==== DOCUMENT EXTRACT ====

Autoimmune channelopathies of the nervous system

Curr Neuropharmacol. 2011 Sep;9(3):458-67. doi: 10.2174/157015911796557966.


Ion channels are complex transmembrane proteins that orchestrate the electrical signals necessary for normal function of excitable tissues, including the central nervous system, peripheral nerve, and both skeletal and cardiac muscle. Progress in molecular biology has allowed cloning and expression of genes that encode channel proteins, while comparable advances in biophysics, including patch-clamp electrophysiology and related techniques, have made the functional assessment of expressed proteins at the level of single channel molecules possible. The role of ion channel defects in the pathogenesis of numerous disorders has become increasingly apparent over the last two decades. Neurological channelopathies are frequently genetically determined but may also be acquired through autoimmune mechanisms. All of these autoimmune conditions can arise as paraneoplastic syndromes or independent from malignancies. The pathogenicity of autoantibodies to ion channels has been demonstrated in most of these conditions, and patients may respond well to immunotherapies that reduce the levels of the pathogenic autoantibodies. Autoimmune channelopathies may have a good prognosis, especially if diagnosed and treated early, and if they are non-paraneoplastic. This review focuses on clinical, pathophysiologic and therapeutic aspects of autoimmune ion channel disorders of the nervous system.

Keywords: Ion channels; Lambert-Eaton myasthenic syndrome; Morvan’s syndrome; autoimmunity; glutamate receptors; limbic encephalitis; neuromyotonia.; voltage gated potassium channels; voltage-gated calcium channels.

==== RECORDED INFORMATION ====

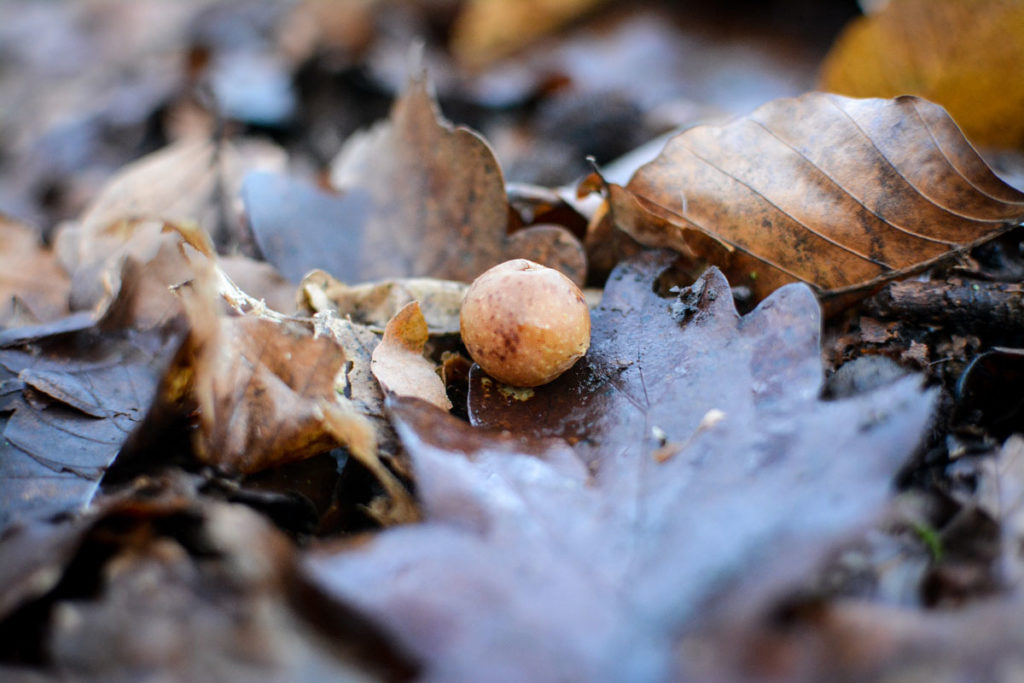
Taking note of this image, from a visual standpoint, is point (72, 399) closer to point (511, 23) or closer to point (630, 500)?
point (630, 500)

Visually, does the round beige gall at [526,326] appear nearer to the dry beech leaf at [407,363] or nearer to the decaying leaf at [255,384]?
the dry beech leaf at [407,363]

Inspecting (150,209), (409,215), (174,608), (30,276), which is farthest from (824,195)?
(30,276)

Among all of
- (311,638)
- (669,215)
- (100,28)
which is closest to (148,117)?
(100,28)

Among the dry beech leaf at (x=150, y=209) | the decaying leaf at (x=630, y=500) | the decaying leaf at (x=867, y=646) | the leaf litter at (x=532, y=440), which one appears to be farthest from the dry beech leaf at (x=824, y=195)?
the dry beech leaf at (x=150, y=209)

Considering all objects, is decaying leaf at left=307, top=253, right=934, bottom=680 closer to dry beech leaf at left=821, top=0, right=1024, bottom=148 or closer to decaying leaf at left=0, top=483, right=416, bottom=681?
decaying leaf at left=0, top=483, right=416, bottom=681

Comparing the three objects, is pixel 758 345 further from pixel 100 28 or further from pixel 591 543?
pixel 100 28

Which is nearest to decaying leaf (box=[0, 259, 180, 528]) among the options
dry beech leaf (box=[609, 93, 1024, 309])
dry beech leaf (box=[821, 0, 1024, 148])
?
dry beech leaf (box=[609, 93, 1024, 309])
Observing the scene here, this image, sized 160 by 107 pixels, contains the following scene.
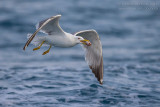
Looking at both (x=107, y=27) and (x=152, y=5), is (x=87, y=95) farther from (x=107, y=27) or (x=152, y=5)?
(x=152, y=5)

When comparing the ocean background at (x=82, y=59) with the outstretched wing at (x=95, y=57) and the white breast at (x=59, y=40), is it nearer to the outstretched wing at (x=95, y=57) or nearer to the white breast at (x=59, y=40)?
the outstretched wing at (x=95, y=57)

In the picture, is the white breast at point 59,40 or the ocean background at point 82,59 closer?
the white breast at point 59,40

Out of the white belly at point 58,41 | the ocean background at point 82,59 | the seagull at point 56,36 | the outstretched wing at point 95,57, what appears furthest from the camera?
the outstretched wing at point 95,57

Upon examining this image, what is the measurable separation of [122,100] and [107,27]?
36.3 feet

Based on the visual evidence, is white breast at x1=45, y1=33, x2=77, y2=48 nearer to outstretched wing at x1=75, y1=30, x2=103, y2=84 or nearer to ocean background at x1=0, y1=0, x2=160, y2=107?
outstretched wing at x1=75, y1=30, x2=103, y2=84

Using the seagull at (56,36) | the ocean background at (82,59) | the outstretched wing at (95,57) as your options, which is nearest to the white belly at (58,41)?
the seagull at (56,36)

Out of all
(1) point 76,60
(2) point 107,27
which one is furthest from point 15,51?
(2) point 107,27

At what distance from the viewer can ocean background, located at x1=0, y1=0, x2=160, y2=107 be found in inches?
390

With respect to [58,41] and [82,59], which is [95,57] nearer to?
[58,41]

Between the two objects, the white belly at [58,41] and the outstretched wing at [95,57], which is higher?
the white belly at [58,41]

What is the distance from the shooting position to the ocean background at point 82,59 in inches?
390

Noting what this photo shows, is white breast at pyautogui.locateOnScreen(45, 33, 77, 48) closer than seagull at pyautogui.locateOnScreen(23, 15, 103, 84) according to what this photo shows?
No

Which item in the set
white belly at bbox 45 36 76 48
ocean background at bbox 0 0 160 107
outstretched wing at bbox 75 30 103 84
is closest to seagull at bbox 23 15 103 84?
white belly at bbox 45 36 76 48

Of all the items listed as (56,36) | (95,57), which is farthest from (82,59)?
(56,36)
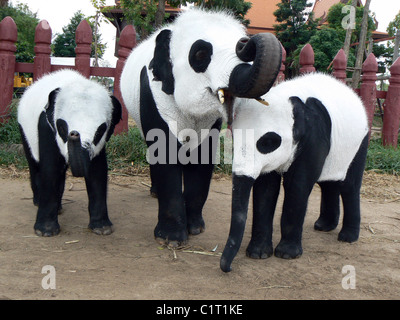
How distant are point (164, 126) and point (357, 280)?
1.75 meters

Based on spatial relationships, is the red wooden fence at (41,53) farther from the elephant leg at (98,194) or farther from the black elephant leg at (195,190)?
the black elephant leg at (195,190)

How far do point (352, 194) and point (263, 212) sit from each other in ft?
3.36

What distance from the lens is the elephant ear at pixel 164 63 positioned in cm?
322

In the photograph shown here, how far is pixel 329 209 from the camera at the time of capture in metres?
4.06

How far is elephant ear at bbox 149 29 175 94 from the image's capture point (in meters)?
3.22

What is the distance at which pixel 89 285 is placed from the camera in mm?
2674

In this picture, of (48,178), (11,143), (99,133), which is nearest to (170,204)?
(99,133)

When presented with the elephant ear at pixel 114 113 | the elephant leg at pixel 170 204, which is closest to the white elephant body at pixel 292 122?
the elephant leg at pixel 170 204

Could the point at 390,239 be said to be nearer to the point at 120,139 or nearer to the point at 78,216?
the point at 78,216

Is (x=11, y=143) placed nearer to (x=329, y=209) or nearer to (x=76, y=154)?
(x=76, y=154)

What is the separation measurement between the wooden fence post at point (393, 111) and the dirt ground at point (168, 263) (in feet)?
13.3

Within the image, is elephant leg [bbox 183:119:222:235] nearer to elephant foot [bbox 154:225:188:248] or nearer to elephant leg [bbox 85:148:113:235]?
elephant foot [bbox 154:225:188:248]

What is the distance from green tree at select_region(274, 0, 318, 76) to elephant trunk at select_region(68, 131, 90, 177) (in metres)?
18.6

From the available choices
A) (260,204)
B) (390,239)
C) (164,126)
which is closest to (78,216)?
(164,126)
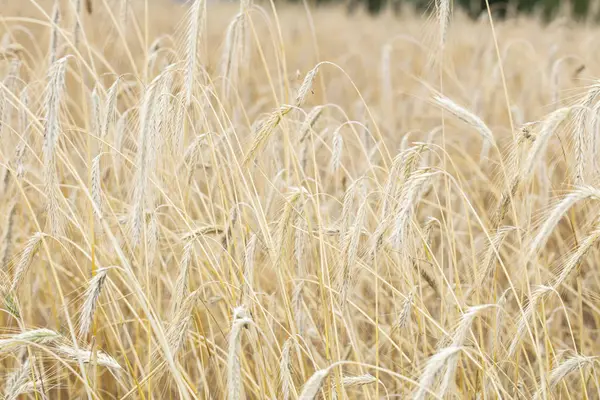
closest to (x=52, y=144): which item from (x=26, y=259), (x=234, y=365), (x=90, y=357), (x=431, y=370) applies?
(x=26, y=259)

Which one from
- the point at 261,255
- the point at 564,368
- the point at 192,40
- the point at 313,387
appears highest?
the point at 192,40

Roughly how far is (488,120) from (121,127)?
8.88ft

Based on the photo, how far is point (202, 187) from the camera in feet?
9.29

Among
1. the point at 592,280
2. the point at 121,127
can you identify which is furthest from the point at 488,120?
the point at 121,127

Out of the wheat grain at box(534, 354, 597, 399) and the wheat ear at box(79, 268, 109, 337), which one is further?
the wheat grain at box(534, 354, 597, 399)

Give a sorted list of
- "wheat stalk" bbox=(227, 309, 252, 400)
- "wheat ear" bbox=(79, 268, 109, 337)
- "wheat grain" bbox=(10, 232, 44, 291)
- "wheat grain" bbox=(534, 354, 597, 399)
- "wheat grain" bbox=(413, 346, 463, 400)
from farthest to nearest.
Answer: "wheat grain" bbox=(10, 232, 44, 291), "wheat grain" bbox=(534, 354, 597, 399), "wheat ear" bbox=(79, 268, 109, 337), "wheat stalk" bbox=(227, 309, 252, 400), "wheat grain" bbox=(413, 346, 463, 400)

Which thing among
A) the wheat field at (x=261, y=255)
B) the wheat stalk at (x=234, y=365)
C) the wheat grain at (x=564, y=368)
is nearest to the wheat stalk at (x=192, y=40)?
the wheat field at (x=261, y=255)

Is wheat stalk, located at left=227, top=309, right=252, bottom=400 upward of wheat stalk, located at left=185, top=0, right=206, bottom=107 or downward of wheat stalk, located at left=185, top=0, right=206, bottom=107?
downward

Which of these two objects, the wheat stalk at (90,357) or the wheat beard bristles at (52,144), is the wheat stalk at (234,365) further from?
the wheat beard bristles at (52,144)

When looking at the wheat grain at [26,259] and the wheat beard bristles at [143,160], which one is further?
the wheat grain at [26,259]

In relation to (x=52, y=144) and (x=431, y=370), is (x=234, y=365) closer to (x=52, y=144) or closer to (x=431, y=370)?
(x=431, y=370)

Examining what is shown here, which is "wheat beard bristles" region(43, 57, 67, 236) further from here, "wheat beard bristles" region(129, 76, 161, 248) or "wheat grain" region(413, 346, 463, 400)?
"wheat grain" region(413, 346, 463, 400)

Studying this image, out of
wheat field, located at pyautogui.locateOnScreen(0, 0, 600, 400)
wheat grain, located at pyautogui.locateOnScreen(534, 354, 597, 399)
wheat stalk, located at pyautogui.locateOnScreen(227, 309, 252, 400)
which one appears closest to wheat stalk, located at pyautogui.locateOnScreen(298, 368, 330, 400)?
wheat field, located at pyautogui.locateOnScreen(0, 0, 600, 400)

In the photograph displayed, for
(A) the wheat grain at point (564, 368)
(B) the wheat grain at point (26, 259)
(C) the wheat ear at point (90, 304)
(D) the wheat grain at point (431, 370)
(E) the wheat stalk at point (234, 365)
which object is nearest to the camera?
(D) the wheat grain at point (431, 370)
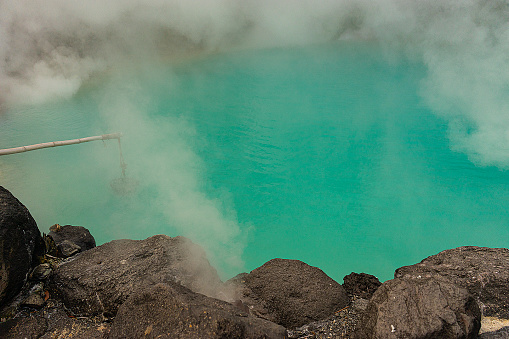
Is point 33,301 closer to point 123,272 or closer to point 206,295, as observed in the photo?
point 123,272

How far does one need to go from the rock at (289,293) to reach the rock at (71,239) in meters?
1.61

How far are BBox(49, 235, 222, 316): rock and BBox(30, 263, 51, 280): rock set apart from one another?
9 cm

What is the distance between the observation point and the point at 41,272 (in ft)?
9.22

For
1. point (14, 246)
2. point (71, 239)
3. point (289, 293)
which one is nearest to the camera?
point (14, 246)

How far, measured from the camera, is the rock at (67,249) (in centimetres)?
324

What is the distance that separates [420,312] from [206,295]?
5.24 ft

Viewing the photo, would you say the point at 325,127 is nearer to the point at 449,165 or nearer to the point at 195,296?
the point at 449,165

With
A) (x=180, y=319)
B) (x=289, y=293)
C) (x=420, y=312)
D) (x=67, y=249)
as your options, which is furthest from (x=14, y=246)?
(x=420, y=312)

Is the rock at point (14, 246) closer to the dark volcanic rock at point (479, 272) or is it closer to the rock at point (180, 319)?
the rock at point (180, 319)

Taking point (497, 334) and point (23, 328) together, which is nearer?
point (497, 334)

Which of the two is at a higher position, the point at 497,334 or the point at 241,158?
the point at 241,158

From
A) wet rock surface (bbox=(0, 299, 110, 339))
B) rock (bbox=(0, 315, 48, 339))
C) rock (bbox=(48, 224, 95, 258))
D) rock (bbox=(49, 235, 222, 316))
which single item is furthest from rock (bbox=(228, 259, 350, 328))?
rock (bbox=(48, 224, 95, 258))

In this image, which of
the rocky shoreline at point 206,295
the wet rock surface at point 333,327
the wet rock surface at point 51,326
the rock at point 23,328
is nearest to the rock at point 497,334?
the rocky shoreline at point 206,295

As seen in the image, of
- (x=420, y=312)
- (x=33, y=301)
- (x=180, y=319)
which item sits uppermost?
(x=420, y=312)
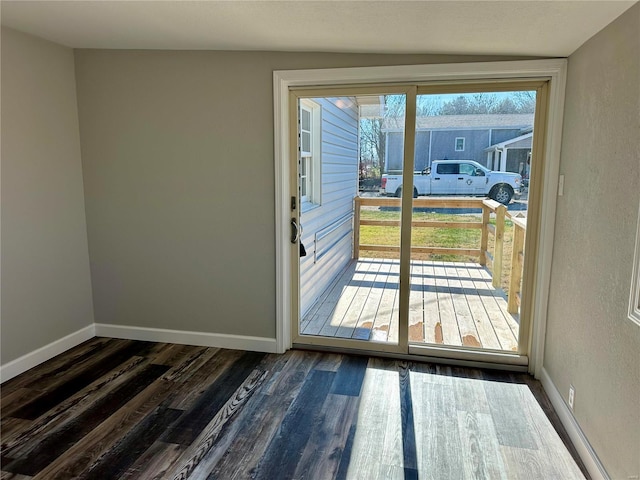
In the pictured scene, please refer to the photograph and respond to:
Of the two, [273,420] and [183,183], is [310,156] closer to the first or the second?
[183,183]

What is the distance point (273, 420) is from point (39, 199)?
228 centimetres

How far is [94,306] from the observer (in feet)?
11.7

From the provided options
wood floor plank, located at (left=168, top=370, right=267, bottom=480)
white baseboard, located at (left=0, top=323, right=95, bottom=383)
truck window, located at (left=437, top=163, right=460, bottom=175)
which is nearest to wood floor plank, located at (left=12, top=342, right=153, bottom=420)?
white baseboard, located at (left=0, top=323, right=95, bottom=383)

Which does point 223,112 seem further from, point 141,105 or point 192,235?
point 192,235

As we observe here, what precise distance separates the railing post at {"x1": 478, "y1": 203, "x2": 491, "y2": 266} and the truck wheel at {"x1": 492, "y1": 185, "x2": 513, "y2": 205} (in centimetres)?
10

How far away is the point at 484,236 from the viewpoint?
300 cm

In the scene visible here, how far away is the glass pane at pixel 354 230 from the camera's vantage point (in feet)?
9.96


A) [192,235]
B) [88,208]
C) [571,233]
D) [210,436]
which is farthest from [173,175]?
[571,233]

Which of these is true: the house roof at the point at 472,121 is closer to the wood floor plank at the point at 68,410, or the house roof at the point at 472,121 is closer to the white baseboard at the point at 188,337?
the white baseboard at the point at 188,337

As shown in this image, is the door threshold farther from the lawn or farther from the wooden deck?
the lawn

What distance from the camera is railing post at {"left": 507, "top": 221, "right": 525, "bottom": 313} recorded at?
2.94 meters

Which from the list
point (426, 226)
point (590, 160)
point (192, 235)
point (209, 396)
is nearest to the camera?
point (590, 160)

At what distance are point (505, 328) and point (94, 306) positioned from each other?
132 inches

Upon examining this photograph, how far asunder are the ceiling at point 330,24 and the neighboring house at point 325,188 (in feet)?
2.08
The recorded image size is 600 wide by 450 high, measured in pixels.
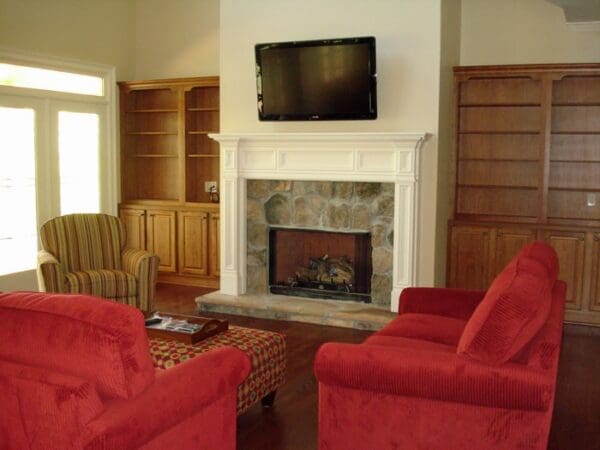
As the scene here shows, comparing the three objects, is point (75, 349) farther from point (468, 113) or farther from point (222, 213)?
point (468, 113)

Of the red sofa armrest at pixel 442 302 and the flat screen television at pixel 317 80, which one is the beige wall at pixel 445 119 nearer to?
the flat screen television at pixel 317 80

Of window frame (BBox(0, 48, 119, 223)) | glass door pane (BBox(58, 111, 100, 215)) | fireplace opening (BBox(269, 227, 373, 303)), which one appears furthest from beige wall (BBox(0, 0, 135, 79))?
fireplace opening (BBox(269, 227, 373, 303))

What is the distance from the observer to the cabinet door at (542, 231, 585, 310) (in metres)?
6.14

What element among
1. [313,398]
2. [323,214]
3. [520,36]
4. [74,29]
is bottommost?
[313,398]

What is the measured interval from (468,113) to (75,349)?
16.8ft

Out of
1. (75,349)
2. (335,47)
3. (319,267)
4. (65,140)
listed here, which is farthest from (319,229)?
(75,349)

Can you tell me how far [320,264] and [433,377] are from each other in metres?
3.78

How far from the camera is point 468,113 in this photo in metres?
6.72

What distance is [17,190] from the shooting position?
687 cm

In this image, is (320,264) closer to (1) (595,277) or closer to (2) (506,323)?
(1) (595,277)

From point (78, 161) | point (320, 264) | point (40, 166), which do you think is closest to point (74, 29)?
point (78, 161)

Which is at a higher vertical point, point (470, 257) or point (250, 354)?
point (470, 257)

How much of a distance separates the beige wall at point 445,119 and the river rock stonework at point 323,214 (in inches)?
18.5

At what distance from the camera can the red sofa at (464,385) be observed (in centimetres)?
288
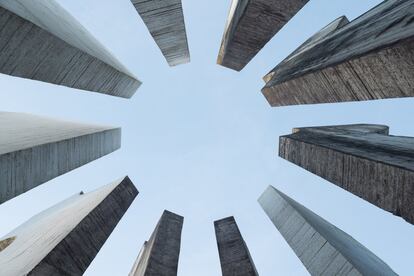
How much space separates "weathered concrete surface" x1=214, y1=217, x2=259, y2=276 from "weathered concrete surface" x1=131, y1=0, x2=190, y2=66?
18.9 ft

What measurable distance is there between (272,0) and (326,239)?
5390 millimetres

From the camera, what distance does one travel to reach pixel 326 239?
30.1 feet

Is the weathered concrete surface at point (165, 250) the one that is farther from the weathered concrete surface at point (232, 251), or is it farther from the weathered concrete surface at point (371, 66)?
the weathered concrete surface at point (371, 66)

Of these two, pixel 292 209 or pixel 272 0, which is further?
pixel 292 209

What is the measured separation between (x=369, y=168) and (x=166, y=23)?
7.56m

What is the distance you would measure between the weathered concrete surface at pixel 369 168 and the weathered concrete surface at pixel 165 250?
161 inches

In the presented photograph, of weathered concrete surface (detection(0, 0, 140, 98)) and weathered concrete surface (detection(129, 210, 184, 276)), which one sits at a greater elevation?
weathered concrete surface (detection(0, 0, 140, 98))

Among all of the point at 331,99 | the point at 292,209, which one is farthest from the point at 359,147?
the point at 292,209

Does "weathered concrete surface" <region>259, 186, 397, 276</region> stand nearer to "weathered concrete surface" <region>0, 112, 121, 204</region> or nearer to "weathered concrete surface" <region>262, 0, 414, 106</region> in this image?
"weathered concrete surface" <region>262, 0, 414, 106</region>

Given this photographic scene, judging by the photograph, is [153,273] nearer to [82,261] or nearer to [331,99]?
[82,261]

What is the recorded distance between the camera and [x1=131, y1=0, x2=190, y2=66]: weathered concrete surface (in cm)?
1045

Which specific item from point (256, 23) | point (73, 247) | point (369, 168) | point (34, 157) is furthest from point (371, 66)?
point (73, 247)

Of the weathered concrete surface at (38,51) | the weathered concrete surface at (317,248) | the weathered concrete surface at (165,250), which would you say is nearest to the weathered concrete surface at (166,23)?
the weathered concrete surface at (38,51)

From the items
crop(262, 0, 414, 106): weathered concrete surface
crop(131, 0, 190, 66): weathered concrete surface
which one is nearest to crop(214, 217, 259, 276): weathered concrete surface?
crop(262, 0, 414, 106): weathered concrete surface
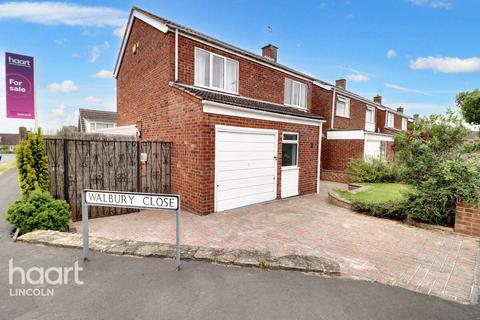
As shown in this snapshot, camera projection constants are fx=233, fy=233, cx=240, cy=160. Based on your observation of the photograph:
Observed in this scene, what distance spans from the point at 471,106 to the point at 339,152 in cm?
1080

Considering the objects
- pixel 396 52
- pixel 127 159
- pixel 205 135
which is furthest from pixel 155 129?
pixel 396 52

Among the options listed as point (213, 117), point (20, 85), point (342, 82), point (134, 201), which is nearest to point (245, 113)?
point (213, 117)

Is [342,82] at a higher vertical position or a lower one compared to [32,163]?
higher

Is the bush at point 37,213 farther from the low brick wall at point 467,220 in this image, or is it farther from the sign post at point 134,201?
the low brick wall at point 467,220

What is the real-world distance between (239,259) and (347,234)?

====

* DESCRIPTION OF THE TASK:
Translate this sentence from the abstract on autoimmune channelopathies into Spanish: "Neurological channelopathies are frequently genetically determined but may also be acquired through autoimmune mechanisms."

* EXERCISE ANSWER:
Las canalopatías neurológicas con frecuencia están determinadas genéticamente, pero también pueden adquirirse mediante mecanismos autoinmunitarios.